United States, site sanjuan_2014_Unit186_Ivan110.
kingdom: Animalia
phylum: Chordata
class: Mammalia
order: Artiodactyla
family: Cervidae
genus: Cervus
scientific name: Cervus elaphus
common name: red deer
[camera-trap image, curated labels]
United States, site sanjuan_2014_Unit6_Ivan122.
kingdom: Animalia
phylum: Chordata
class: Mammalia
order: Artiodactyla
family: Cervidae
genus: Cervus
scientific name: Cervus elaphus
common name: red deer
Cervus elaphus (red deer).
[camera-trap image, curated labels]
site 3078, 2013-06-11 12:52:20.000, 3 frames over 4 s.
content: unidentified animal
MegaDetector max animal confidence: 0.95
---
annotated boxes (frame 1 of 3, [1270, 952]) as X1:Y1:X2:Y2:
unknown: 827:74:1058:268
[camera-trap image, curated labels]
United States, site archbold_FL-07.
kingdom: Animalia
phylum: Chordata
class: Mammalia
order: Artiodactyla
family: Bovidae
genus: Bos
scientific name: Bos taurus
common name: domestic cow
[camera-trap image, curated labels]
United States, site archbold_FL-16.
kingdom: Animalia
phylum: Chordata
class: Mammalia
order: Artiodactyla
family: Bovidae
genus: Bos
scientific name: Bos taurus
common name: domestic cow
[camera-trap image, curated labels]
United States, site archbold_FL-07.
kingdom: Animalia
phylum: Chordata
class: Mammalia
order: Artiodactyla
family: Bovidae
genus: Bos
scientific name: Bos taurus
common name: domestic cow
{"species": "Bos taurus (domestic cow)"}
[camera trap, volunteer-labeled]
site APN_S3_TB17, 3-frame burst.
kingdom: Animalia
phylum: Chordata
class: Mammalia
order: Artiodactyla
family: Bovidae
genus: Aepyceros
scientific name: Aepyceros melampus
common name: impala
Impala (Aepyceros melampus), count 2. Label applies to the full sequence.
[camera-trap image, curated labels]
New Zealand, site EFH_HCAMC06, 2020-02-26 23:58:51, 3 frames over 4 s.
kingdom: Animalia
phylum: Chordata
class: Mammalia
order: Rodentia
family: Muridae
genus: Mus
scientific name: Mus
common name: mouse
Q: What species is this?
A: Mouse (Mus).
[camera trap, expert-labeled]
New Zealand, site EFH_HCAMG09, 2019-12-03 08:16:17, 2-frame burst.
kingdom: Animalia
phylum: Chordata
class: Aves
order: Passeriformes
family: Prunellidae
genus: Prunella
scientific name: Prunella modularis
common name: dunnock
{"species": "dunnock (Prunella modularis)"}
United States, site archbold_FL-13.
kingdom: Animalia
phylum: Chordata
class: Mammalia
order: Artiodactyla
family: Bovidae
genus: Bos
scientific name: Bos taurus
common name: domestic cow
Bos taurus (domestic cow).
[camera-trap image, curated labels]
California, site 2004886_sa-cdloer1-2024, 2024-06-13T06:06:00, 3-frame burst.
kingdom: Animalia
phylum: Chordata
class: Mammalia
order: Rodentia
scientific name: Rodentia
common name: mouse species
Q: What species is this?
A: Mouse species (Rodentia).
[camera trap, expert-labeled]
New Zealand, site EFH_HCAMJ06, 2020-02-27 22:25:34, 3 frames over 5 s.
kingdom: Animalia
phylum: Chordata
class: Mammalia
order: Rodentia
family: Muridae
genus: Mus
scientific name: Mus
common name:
━━━━━━━━━━━━━━━━━━━━
**EXERCISE DETAILS:** Would you output the material above once more, exactly as given?

**ANSWER FOR THE TASK:**
United States, site sanjuan_2014_Unit186_Ivan110.
kingdom: Animalia
phylum: Chordata
class: Mammalia
order: Artiodactyla
family: Cervidae
genus: Cervus
scientific name: Cervus elaphus
common name: red deer
[camera-trap image, curated labels]
United States, site sanjuan_2014_Unit6_Ivan122.
kingdom: Animalia
phylum: Chordata
class: Mammalia
order: Artiodactyla
family: Cervidae
genus: Cervus
scientific name: Cervus elaphus
common name: red deer
Cervus elaphus (red deer).
[camera-trap image, curated labels]
site 3078, 2013-06-11 12:52:20.000, 3 frames over 4 s.
content: unidentified animal
MegaDetector max animal confidence: 0.95
---
annotated boxes (frame 1 of 3, [1270, 952]) as X1:Y1:X2:Y2:
unknown: 827:74:1058:268
[camera-trap image, curated labels]
United States, site archbold_FL-07.
kingdom: Animalia
phylum: Chordata
class: Mammalia
order: Artiodactyla
family: Bovidae
genus: Bos
scientific name: Bos taurus
common name: domestic cow
[camera-trap image, curated labels]
United States, site archbold_FL-16.
kingdom: Animalia
phylum: Chordata
class: Mammalia
order: Artiodactyla
family: Bovidae
genus: Bos
scientific name: Bos taurus
common name: domestic cow
[camera-trap image, curated labels]
United States, site archbold_FL-07.
kingdom: Animalia
phylum: Chordata
class: Mammalia
order: Artiodactyla
family: Bovidae
genus: Bos
scientific name: Bos taurus
common name: domestic cow
{"species": "Bos taurus (domestic cow)"}
[camera trap, volunteer-labeled]
site APN_S3_TB17, 3-frame burst.
kingdom: Animalia
phylum: Chordata
class: Mammalia
order: Artiodactyla
family: Bovidae
genus: Aepyceros
scientific name: Aepyceros melampus
common name: impala
Impala (Aepyceros melampus), count 2. Label applies to the full sequence.
[camera-trap image, curated labels]
New Zealand, site EFH_HCAMC06, 2020-02-26 23:58:51, 3 frames over 4 s.
kingdom: Animalia
phylum: Chordata
class: Mammalia
order: Rodentia
family: Muridae
genus: Mus
scientific name: Mus
common name: mouse
Q: What species is this?
A: Mouse (Mus).
[camera trap, expert-labeled]
New Zealand, site EFH_HCAMG09, 2019-12-03 08:16:17, 2-frame burst.
kingdom: Animalia
phylum: Chordata
class: Aves
order: Passeriformes
family: Prunellidae
genus: Prunella
scientific name: Prunella modularis
common name: dunnock
{"species": "dunnock (Prunella modularis)"}
United States, site archbold_FL-13.
kingdom: Animalia
phylum: Chordata
class: Mammalia
order: Artiodactyla
family: Bovidae
genus: Bos
scientific name: Bos taurus
common name: domestic cow
Bos taurus (domestic cow).
[camera-trap image, curated labels]
California, site 2004886_sa-cdloer1-2024, 2024-06-13T06:06:00, 3-frame burst.
kingdom: Animalia
phylum: Chordata
class: Mammalia
order: Rodentia
scientific name: Rodentia
common name: mouse species
Q: What species is this?
A: Mouse species (Rodentia).
[camera trap, expert-labeled]
New Zealand, site EFH_HCAMJ06, 2020-02-27 22:25:34, 3 frames over 5 s.
kingdom: Animalia
phylum: Chordata
class: Mammalia
order: Rodentia
family: Muridae
genus: Mus
scientific name: Mus
common name:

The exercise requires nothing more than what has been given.